PROBLEM DESCRIPTION:
In the forum thread on sound trigger modules, which device does recruit suggest for emulating thumps and shaking a sofa?

DOCUMENT SECTION:
# Sound trigger modules



## SinCron (Dec 20, 2010)

I'm wondering if there is a module I can use in my audio setup that can trigger a nice big whump whenever a certain sound is heard. Whenever someone gets hit by a shell or any other debilitating object in Mario Kart Wii, I want them to feel it as well. Can this be done or am I crazy?


----------



## recruit (May 9, 2009)

You can go for a  Tactile Transducer  which can emulate the thumps and shake your sofa for example, I have also moved the thread to a more apporiate forum area.


----------



## SinCron (Dec 20, 2010)

I don't think that this forum is more appropriate. There is no initial bass sound that is emitted when one gets hit. I just want something that is triggered by a certain sound in the mid range. THEN it would create a 25hz WHUMP.


----------



## recruit (May 9, 2009)

OK, I have moved it back to where it was originally posted.


----------



## Sir Terrence (Jun 8, 2006)

SinCron said:


> I don't think that this forum is more appropriate. There is no initial bass sound that is emitted when one gets hit. I just want something that is triggered by a certain sound in the mid range. THEN it would create a 25hz WHUMP.


I know of no such device that does this. It would be so unnatural sounding and feeling, I don't think anyone would know how to market it.


----------



## SinCron (Dec 20, 2010)

I feel so stupid for not thinking of this sooner but I can just use the vibration module because if you ever get hit, the controller vibrates. Once the signal is sent that causes the vibration, it triggers a sound module that replays an explosion or something. I can't really think this out. Not much sleep lately.


----------

DATA LINES:
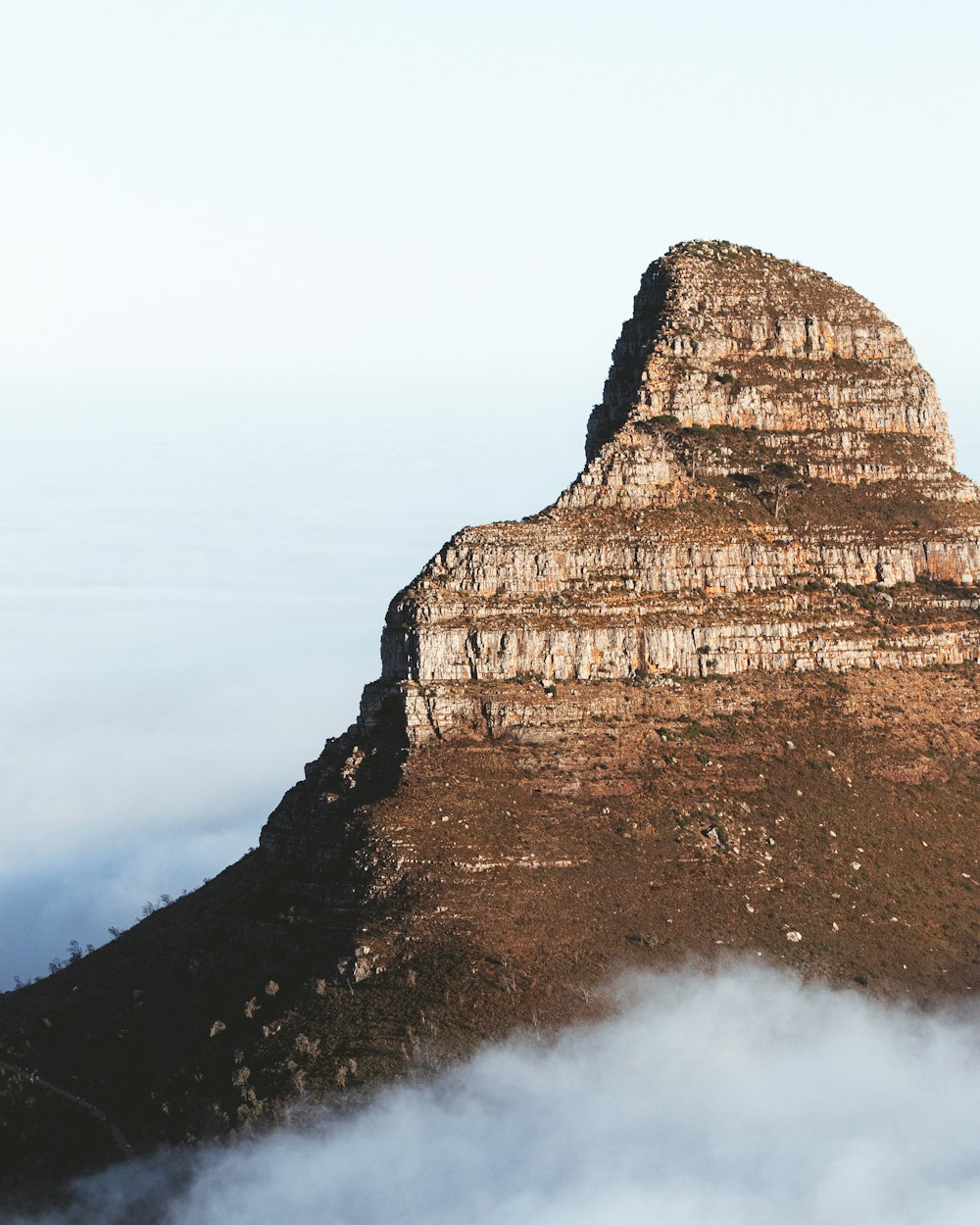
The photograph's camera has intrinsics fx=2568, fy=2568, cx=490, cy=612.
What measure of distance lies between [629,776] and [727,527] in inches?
845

EXERCISE OUTPUT:
A tactile transducer.